Tips on Safely Using Self-Administered Drugs

When administering one’s own medication, it’s important to be safe and hygienic. Some tips on safely administering drugs at home include:

  • Washing one’s hands before handling medications.

  • Using a pill organizer to ensure one is taking the correct dosage and pills on the appropriate days or times.

  • Install a reminder app or tool to make sure one is taking medication at the appropriate time daily.

  • Reading any directions or procedures carefully prior to administering the drug. Always consult a doctor prior to using a new medication.

FAQs

What is considered a self-administered drug?

A self-administered drug is one the patient gives themselves, usually at home and not in an inpatient or outpatient setting. If a drug has to be administered by a healthcare provider or a loved one, it’s not considered self-administered.

What are examples of self-administered drugs?

A few examples of self-administered medications include blood clotting factors, immunosuppressive therapy drugs, erythropoietin for dialysis patients, osteoporosis drugs for certain homebound patients, insulin for diabetes, and certain oral cancer drugs.

What is the self-administered drug exclusion list?

The self-administered drug exclusion list is a list of medications and biologicals that are deemed as “usually self-administered by the patients,” meaning they are not covered by Medicare. Learn more at this resource.

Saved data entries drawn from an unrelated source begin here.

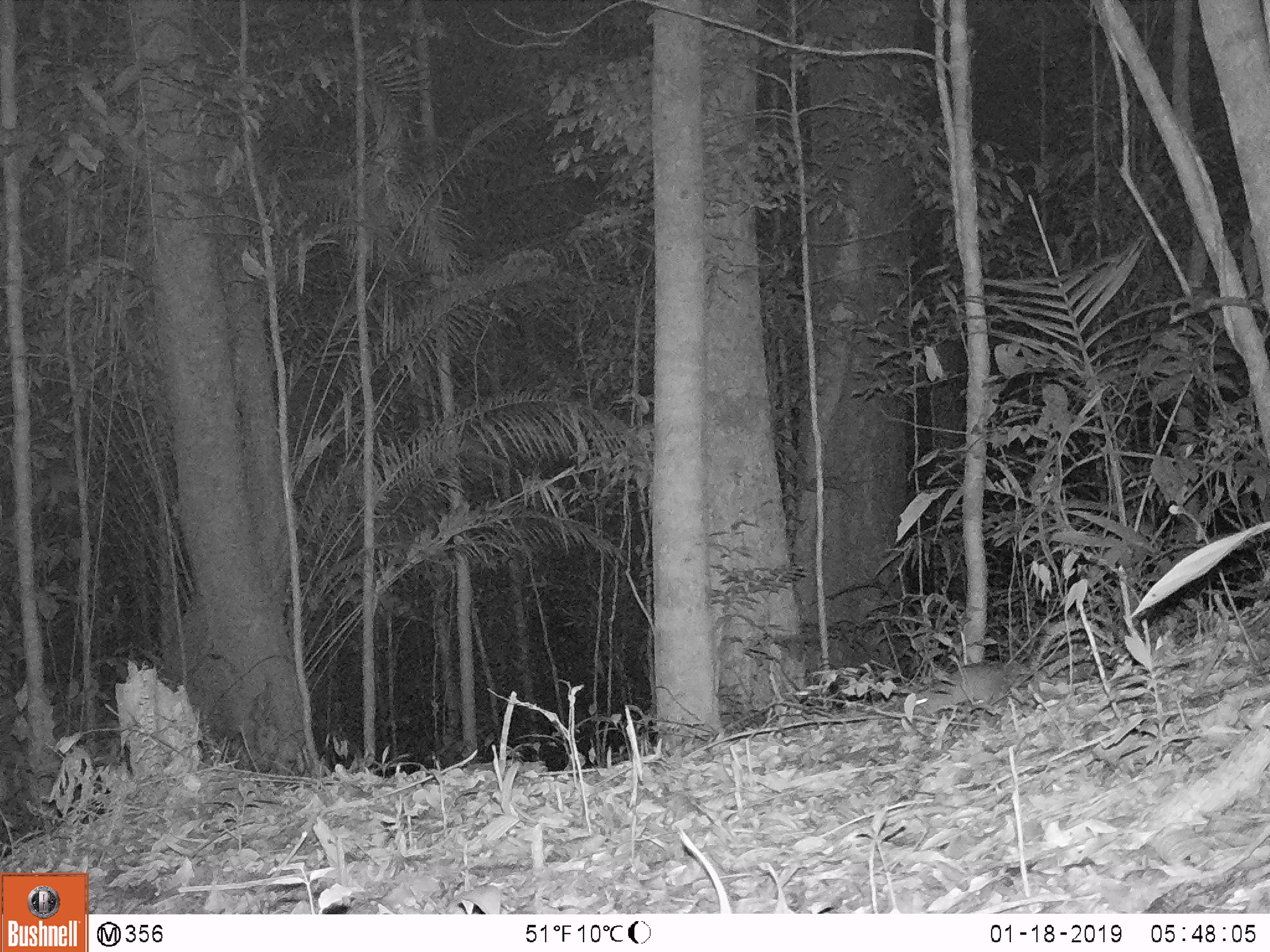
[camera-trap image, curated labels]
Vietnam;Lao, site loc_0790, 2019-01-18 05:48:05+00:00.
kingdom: Animalia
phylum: Chordata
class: Mammalia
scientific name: Mammalia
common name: mammal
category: unidentified small mammal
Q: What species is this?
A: Unidentified small mammal (mammal) (Mammalia).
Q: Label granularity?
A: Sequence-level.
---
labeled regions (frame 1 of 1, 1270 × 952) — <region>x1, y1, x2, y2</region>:
unidentified small mammal: <region>916, 660, 1035, 723</region>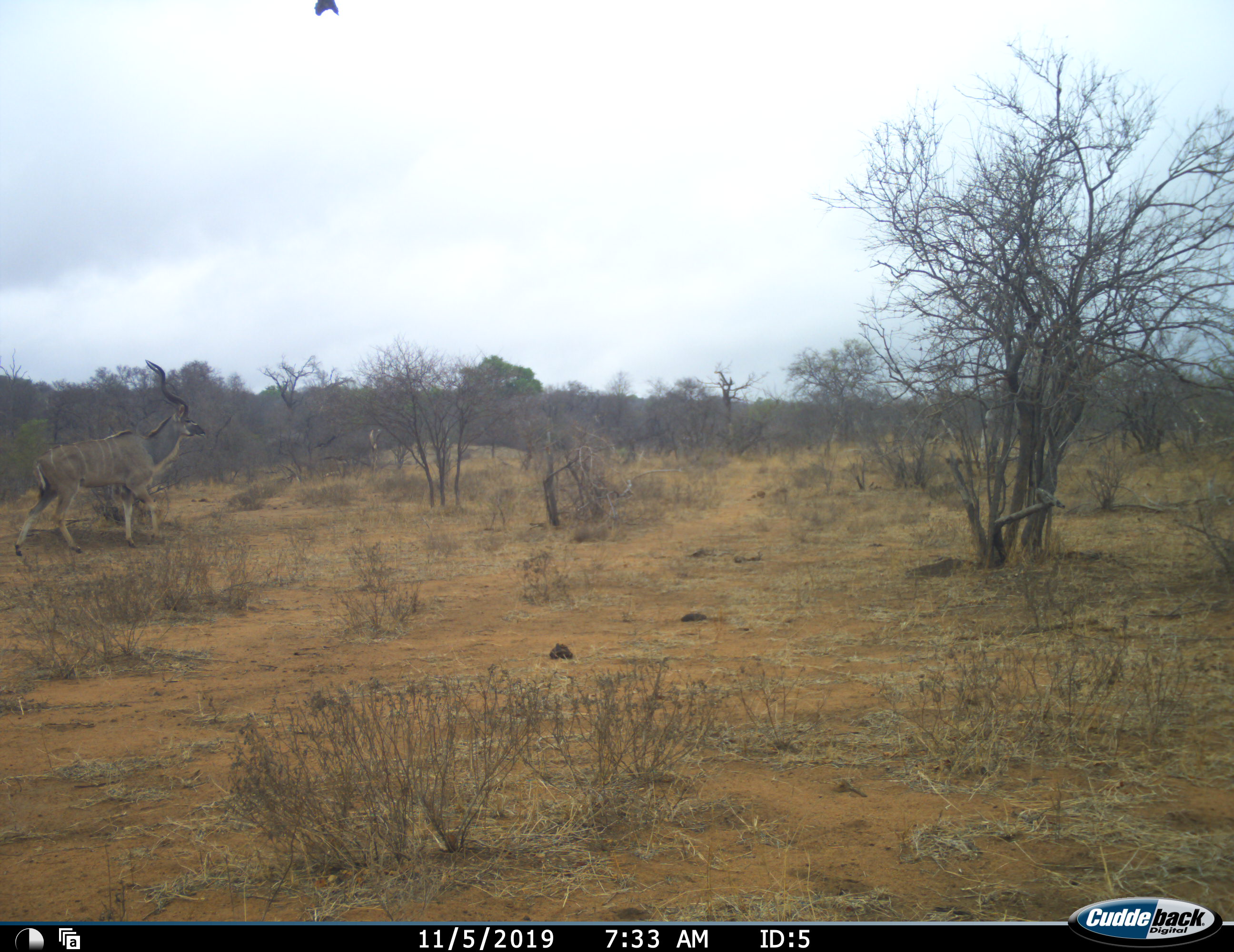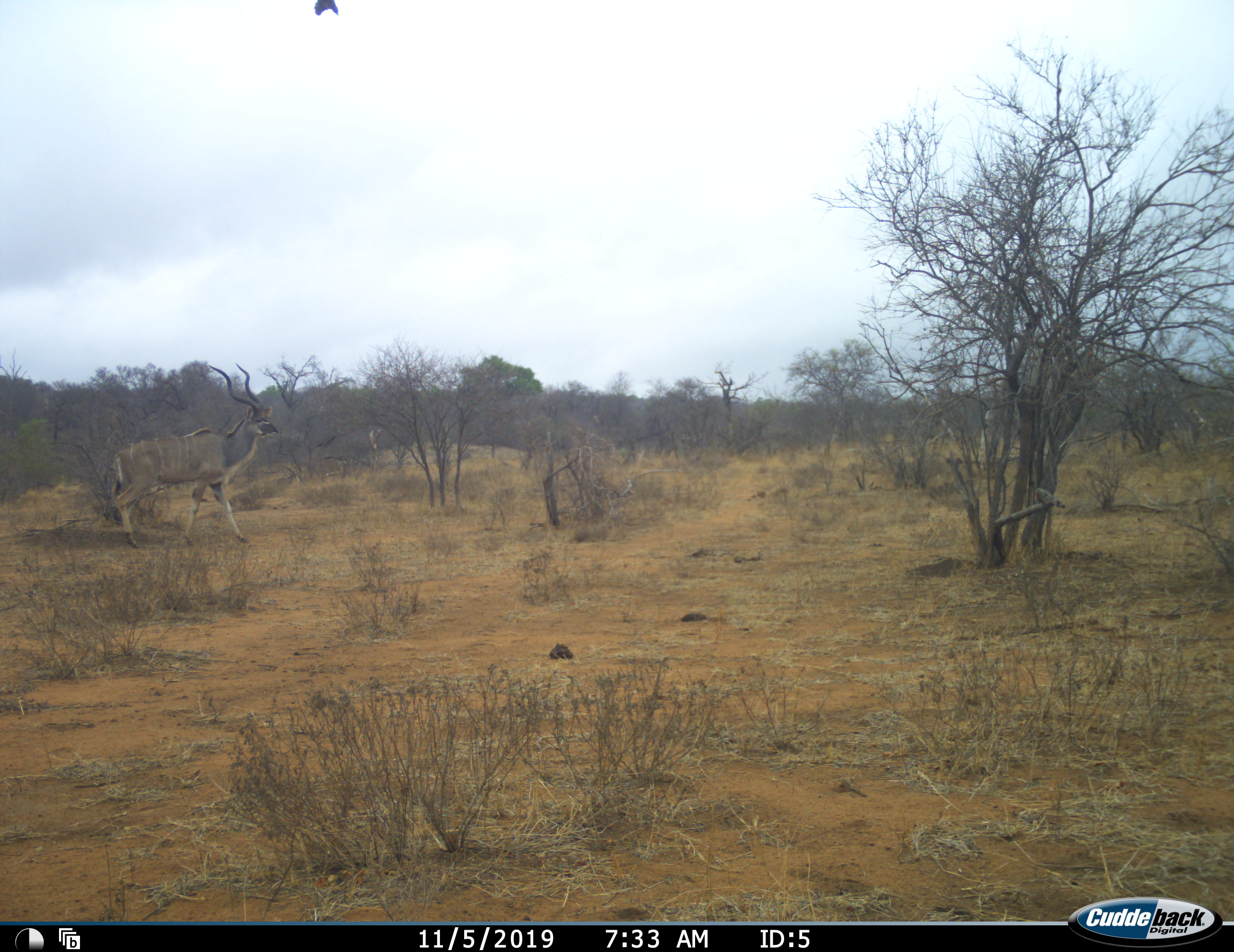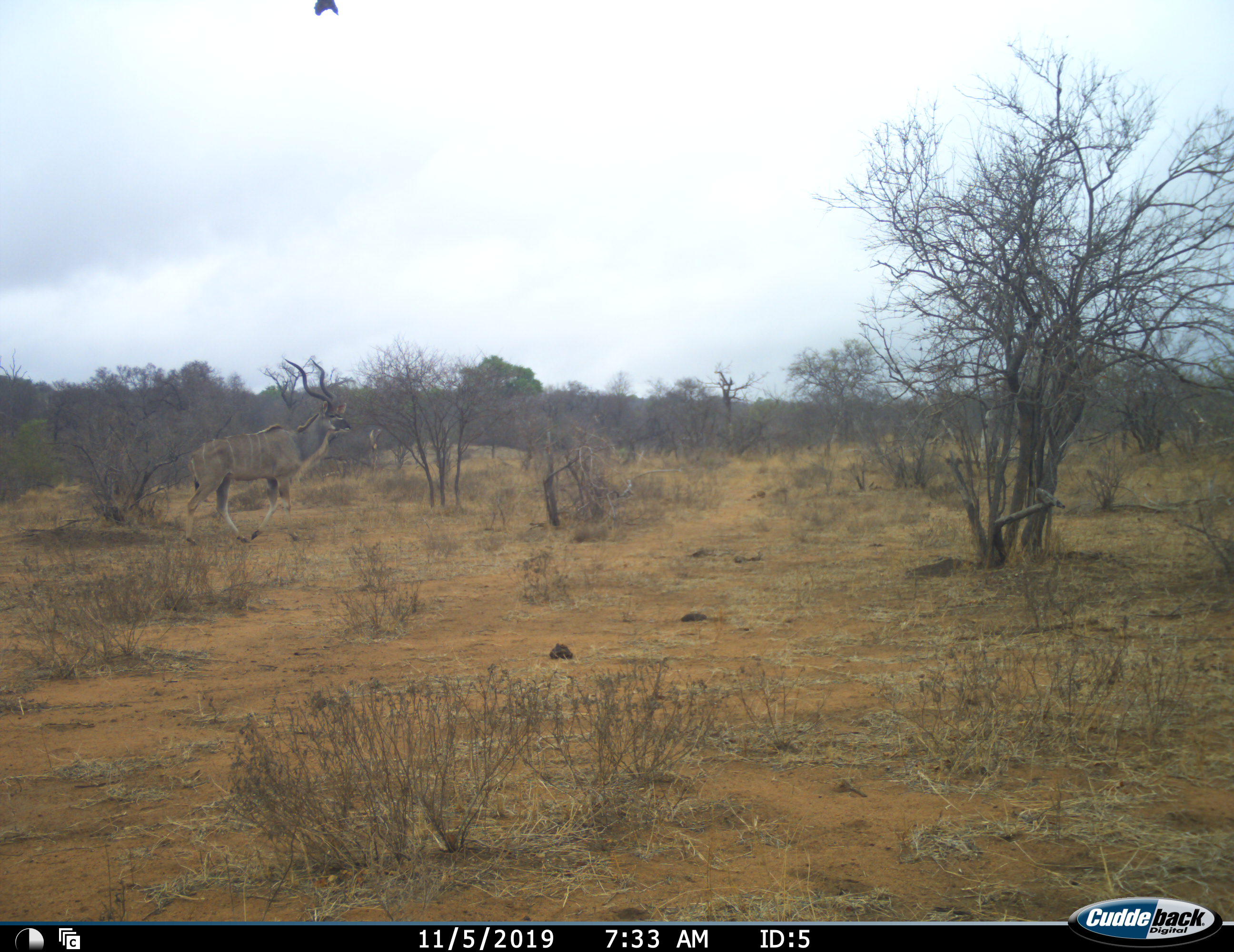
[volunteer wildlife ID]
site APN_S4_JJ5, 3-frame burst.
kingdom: Animalia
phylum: Chordata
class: Mammalia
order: Artiodactyla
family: Bovidae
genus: Tragelaphus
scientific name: Tragelaphus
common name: kudu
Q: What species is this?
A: Kudu (Tragelaphus).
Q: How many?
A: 1.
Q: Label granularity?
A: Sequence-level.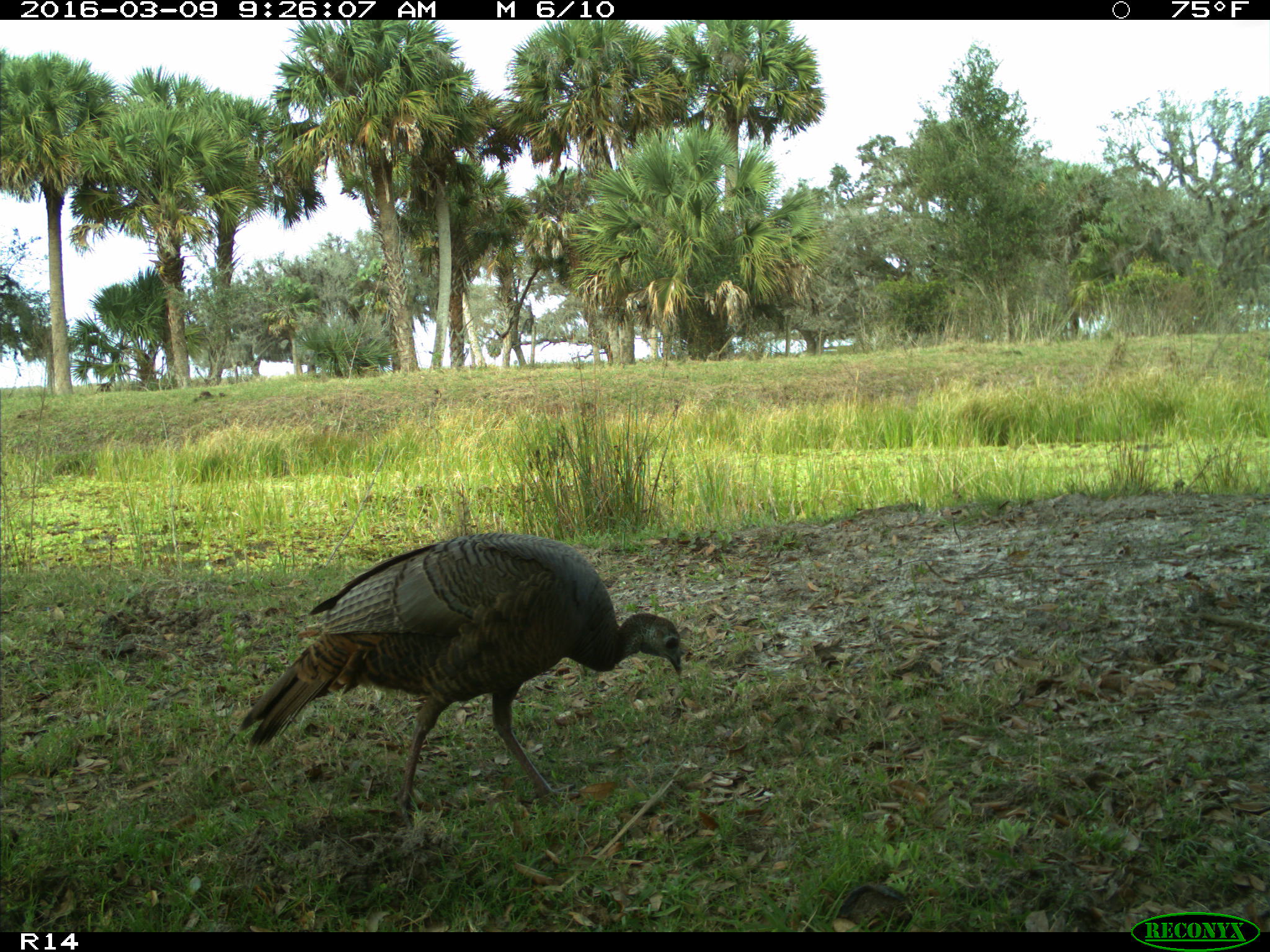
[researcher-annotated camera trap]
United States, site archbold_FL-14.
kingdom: Animalia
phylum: Chordata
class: Aves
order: Galliformes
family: Phasianidae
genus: Meleagris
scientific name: Meleagris gallopavo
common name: wild turkey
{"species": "Meleagris gallopavo (wild turkey)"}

Who is eligible for a standalone Medicare prescription drug plan?

Medicare Part D is the name for the Medicare program’s standalone drug program. Those who are enrolled in Medicare parts A and B are eligible, with a quick disclaimer. Someone can’t get a part D plan if they have a Medicare Advantage plan with drug coverage. For questions about eligibility, head over to the Medicare website or call 1-800-medicare. The exact amount you pay depends on what type of Part D plan or Medicare Advantage plan you have, though there usually is some out-of-pocket costs.